Reescreva a parte do texto sobre os protestos na Venezuela que começa em "É neste cenário" e termina em "último sábado (19).", trocando "marcha" por "passeata".

Trecho do documento:

◆ ◆ ◆ ◆ ◆

Enquanto os congressistas da Assembleia Nacional da Venezuela, declarada nula pelo Supremo Tribunal de Justiça na segunda (21), se reuniam para debater o esboço de um plano de transição no caso de queda do ditador Nicolás Maduro, as ruas de Caracas já mostravam sinais de dias inquietos.

Depois da rebelião de 27 oficiais da Guarda Nacional Bolivariana, também na segunda, que terminou com a prisão dos revoltosos, os "coletivos" (milícia civil de apoiadores de Maduro) passaram a vigiar os movimentos dos habitantes do bairro em que se deu o levante, Cotiza.

Além de gás lacrimogêneo, usaram também armas de fogo assassinaram uma mulher de 38 anos, Nicar Bermúdez, com um tiro na cabeça.

É neste cenário de tensão que vai ocorrer nesta quarta-feira uma marcha para pedir a renúncia de Maduro. A data, 23 de janeiro, é histórica para a Venezuela. Foi neste dia, em 1958, que por meio de um golpe de estado, se colocou fim à ditadura do general Marcos Pérez Jiménez, que estava no poder desde 1948.

O ato convocado pela Assembleia Nacional, presidida por Juan Guaidó, sairá de distintos pontos de Caracas. Também devem ocorrer manifestações de venezuelanos em Miami, Bogotá, Madri, Berlin, Buenos Aires, Lima e outras cidades.

"Eu não tenho dúvida de que será um êxito, e que as forças de segurança já não são as mesmas de 2017, houve muitas baixas, e não poderão nos conter. De nossa parte, nós queremos que seja uma marcha pacífica", disse Guaidó à Folha de S.Paulo no último sábado (19).

Ele se referiu à onda de atos em 2017 que durante três meses tomou as ruas da capital para protestar contra a criação da Constituinte (inteiramente dominada pelo chavismo) e que deixou 130 mortos.

◆ ◆ ◆ ◆ ◆

Perguntas sobre cenas retratadas
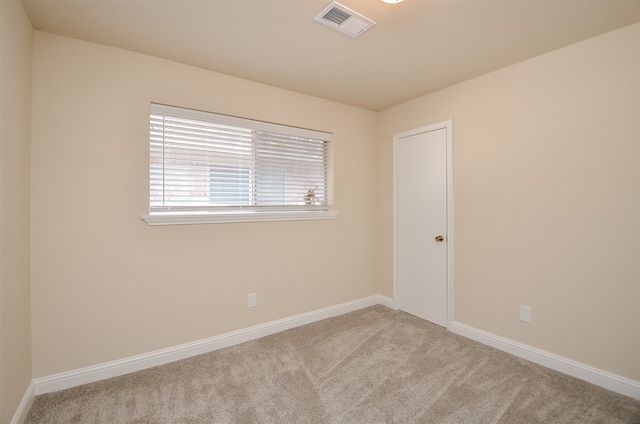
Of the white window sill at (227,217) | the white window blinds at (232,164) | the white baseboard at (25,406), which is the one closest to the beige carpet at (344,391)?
the white baseboard at (25,406)

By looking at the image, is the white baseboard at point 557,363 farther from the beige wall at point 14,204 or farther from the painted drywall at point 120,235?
the beige wall at point 14,204

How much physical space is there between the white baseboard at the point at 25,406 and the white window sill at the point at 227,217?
4.13 feet

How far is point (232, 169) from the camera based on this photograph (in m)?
2.73

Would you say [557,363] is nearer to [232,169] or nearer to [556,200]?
[556,200]

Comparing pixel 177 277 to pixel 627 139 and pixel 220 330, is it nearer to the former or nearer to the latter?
pixel 220 330

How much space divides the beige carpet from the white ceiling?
8.12ft

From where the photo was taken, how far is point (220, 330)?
2662 millimetres

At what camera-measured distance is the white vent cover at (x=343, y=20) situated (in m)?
1.78

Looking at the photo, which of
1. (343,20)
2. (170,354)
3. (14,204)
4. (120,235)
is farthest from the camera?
(170,354)

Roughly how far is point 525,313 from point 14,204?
369 centimetres

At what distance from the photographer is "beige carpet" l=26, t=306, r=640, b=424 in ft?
5.86

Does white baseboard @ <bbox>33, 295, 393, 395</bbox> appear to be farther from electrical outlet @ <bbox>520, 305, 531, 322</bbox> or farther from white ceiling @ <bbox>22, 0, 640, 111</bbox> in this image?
white ceiling @ <bbox>22, 0, 640, 111</bbox>

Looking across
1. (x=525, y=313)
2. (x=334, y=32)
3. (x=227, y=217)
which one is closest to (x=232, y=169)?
(x=227, y=217)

◆ ◆ ◆ ◆ ◆

Resposta do exercício:
É neste cenário de tensão que vai ocorrer nesta quarta-feira uma passeata para pedir a renúncia de Maduro. A data, 23 de janeiro, é histórica para a Venezuela. Foi neste dia, em 1958, que por meio de um golpe de estado, se colocou fim à ditadura do general Marcos Pérez Jiménez, que estava no poder desde 1948.

O ato convocado pela Assembleia Nacional, presidida por Juan Guaidó, sairá de distintos pontos de Caracas. Também devem ocorrer manifestações de venezuelanos em Miami, Bogotá, Madri, Berlin, Buenos Aires, Lima e outras cidades.

"Eu não tenho dúvida de que será um êxito, e que as forças de segurança já não são as mesmas de 2017, houve muitas baixas, e não poderão nos conter. De nossa parte, nós queremos que seja uma passeata pacífica", disse Guaidó à Folha de S.Paulo no último sábado (19).